• Extracted records:
_ _ _ _
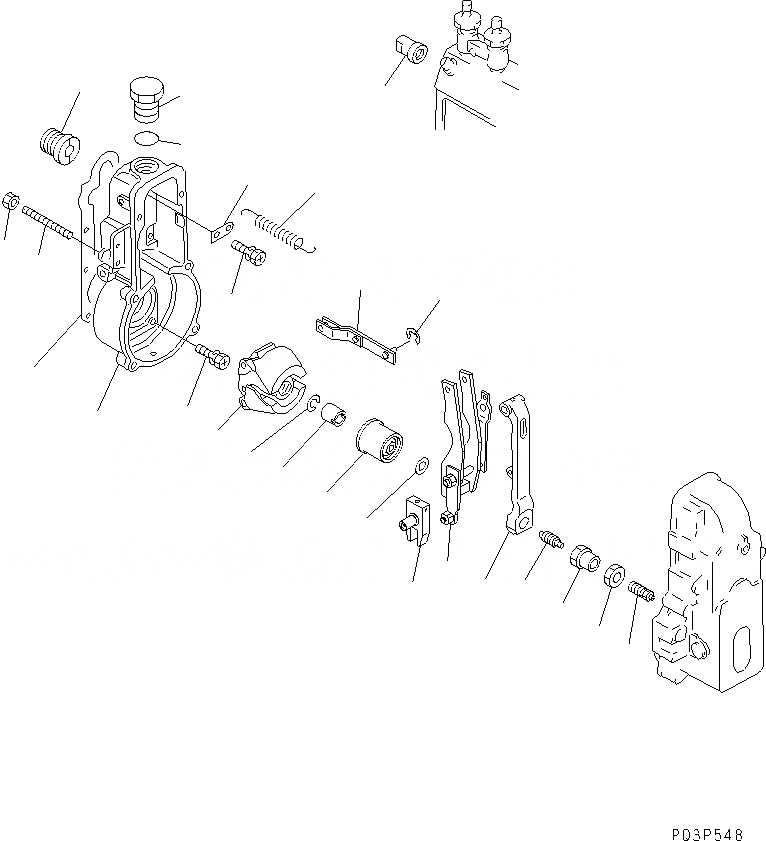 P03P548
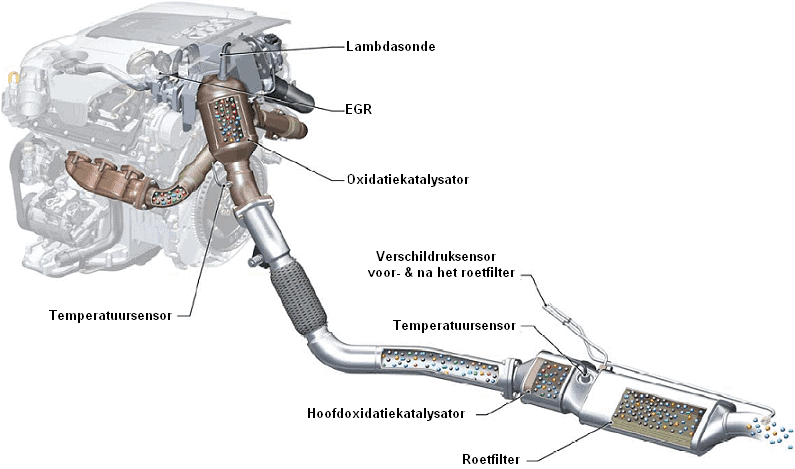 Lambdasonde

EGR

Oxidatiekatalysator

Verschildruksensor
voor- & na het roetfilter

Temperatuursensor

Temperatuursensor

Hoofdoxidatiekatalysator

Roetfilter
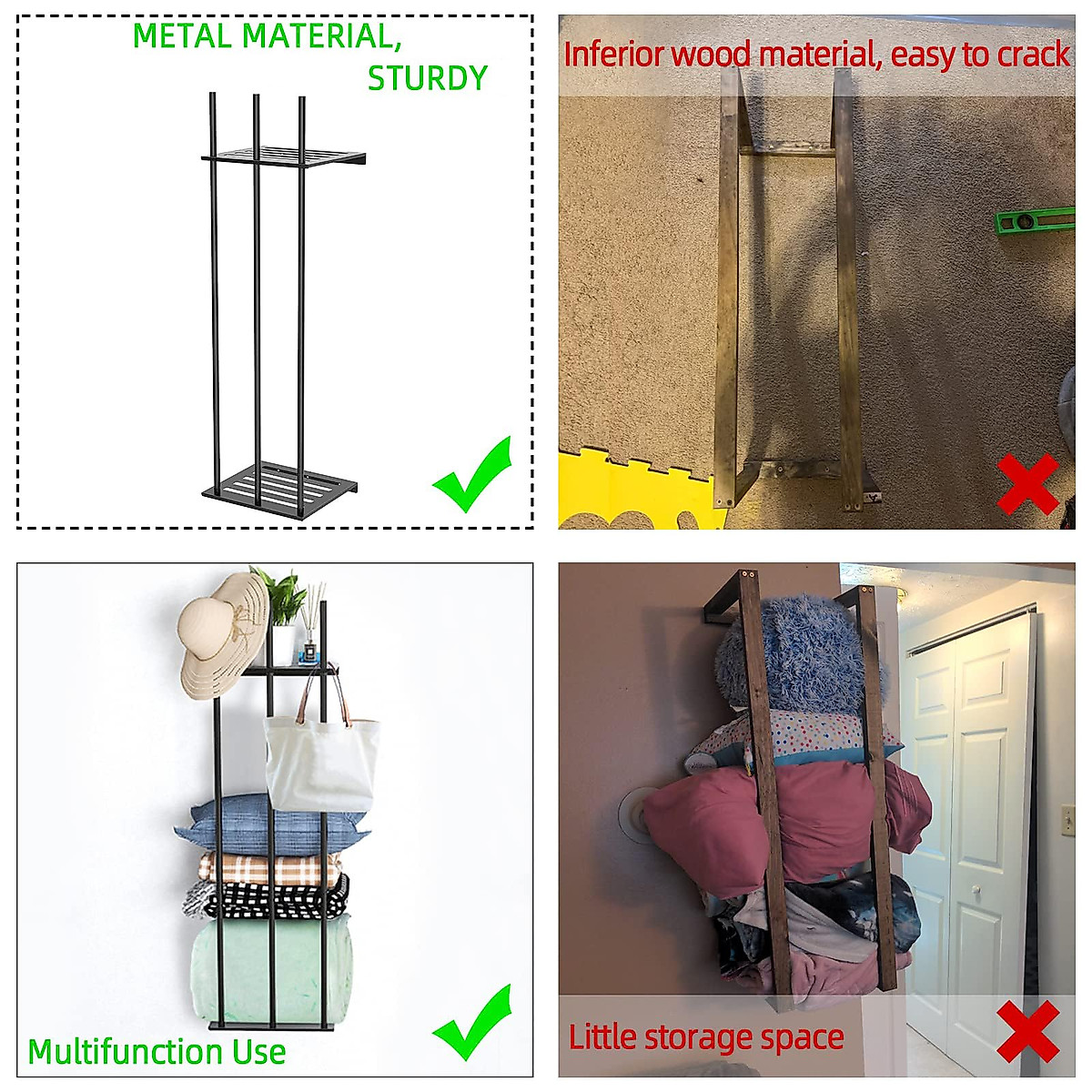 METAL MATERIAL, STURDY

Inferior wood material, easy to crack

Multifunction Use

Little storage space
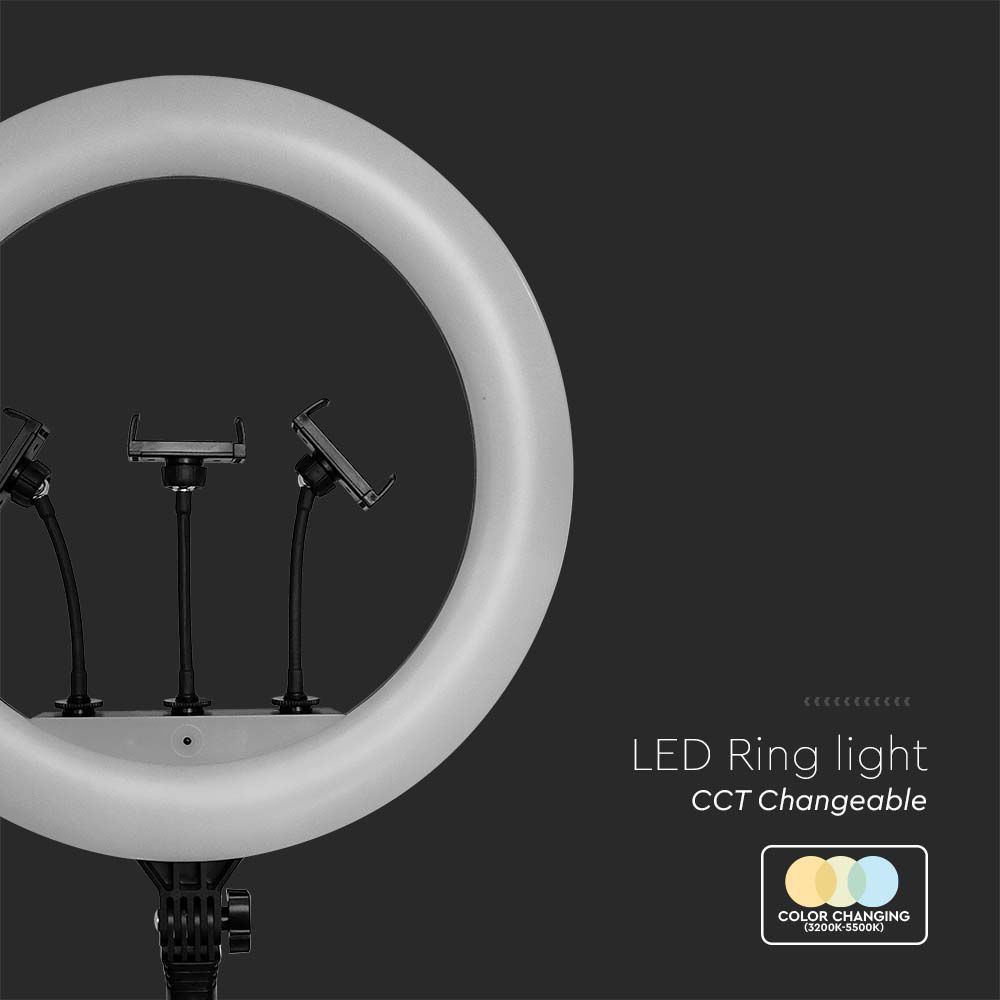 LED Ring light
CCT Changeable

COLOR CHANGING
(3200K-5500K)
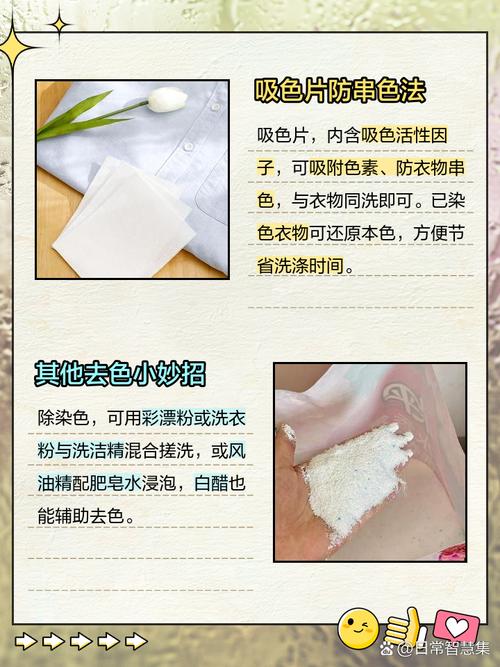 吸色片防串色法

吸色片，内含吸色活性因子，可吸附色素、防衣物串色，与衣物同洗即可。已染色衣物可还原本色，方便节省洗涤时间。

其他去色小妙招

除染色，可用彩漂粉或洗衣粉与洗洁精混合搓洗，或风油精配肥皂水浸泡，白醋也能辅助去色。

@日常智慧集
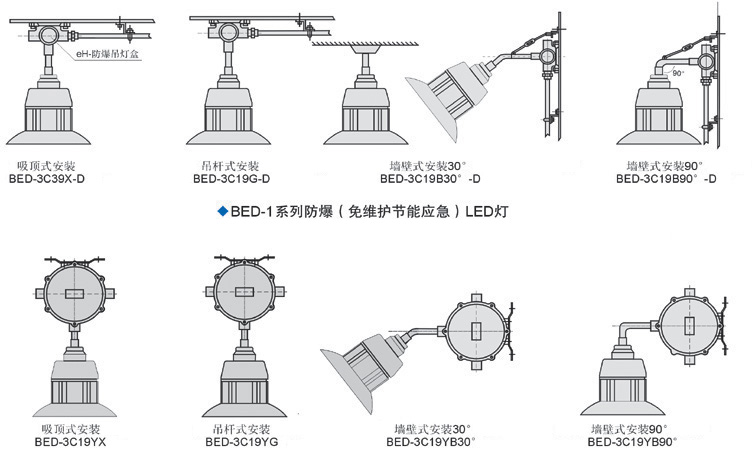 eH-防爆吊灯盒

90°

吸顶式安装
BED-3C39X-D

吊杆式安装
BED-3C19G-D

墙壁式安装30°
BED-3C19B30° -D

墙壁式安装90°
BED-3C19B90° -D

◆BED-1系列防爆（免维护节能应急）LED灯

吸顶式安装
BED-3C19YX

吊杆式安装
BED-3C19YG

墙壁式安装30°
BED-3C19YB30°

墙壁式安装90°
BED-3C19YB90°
_ _ _ _
• Exercise details:
Look above for the line with "CCT Changeable" and the line with "BED-3C19YB30°". Output those two and everything between them exactly, pictures excluded.

• Written solution:
CCT Changeable

COLOR CHANGING
(3200K-5500K)
 吸色片防串色法

吸色片，内含吸色活性因子，可吸附色素、防衣物串色，与衣物同洗即可。已染色衣物可还原本色，方便节省洗涤时间。

其他去色小妙招

除染色，可用彩漂粉或洗衣粉与洗洁精混合搓洗，或风油精配肥皂水浸泡，白醋也能辅助去色。

@日常智慧集
 eH-防爆吊灯盒

90°

吸顶式安装
BED-3C39X-D

吊杆式安装
BED-3C19G-D

墙壁式安装30°
BED-3C19B30° -D

墙壁式安装90°
BED-3C19B90° -D

◆BED-1系列防爆（免维护节能应急）LED灯

吸顶式安装
BED-3C19YX

吊杆式安装
BED-3C19YG

墙壁式安装30°
BED-3C19YB30°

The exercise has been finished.